| To do |
Pick out every line of the entries below that contains the word "slope", and copy each such line in full.

| Task inputs |
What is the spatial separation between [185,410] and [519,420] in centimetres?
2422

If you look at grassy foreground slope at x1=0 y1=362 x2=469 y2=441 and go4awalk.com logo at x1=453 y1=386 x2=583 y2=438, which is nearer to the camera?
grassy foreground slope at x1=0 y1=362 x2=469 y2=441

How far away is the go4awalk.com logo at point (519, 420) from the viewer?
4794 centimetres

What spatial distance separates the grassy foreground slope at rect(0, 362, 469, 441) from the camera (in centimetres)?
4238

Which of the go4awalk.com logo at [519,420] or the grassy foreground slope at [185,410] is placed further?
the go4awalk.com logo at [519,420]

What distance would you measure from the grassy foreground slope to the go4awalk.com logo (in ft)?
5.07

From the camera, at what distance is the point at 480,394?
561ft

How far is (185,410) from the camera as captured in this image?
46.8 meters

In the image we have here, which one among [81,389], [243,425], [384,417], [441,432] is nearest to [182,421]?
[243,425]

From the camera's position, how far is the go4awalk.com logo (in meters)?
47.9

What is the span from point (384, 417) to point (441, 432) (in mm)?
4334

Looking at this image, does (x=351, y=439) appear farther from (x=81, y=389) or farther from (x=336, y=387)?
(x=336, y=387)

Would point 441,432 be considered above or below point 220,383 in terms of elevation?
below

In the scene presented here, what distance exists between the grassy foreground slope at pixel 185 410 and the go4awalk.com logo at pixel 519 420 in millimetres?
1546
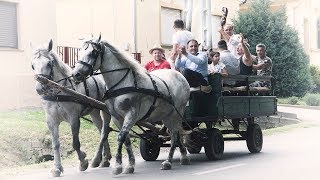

| The result |
If you look at grassy foreground slope at x1=0 y1=362 x2=469 y2=441 and go4awalk.com logo at x1=453 y1=386 x2=583 y2=438, which is nearer to the camera?
grassy foreground slope at x1=0 y1=362 x2=469 y2=441
What spatial distance separates the grassy foreground slope at rect(0, 362, 469, 441) from the camera (in centimetres)?
Which of the go4awalk.com logo at [519,420] or the grassy foreground slope at [185,410] is placed further?
What distance would you measure from the grassy foreground slope to the go4awalk.com logo (in ft)?
In the scene presented here, what distance exists between the grassy foreground slope at pixel 185 410 and the go4awalk.com logo at pixel 519 420 in millimetres?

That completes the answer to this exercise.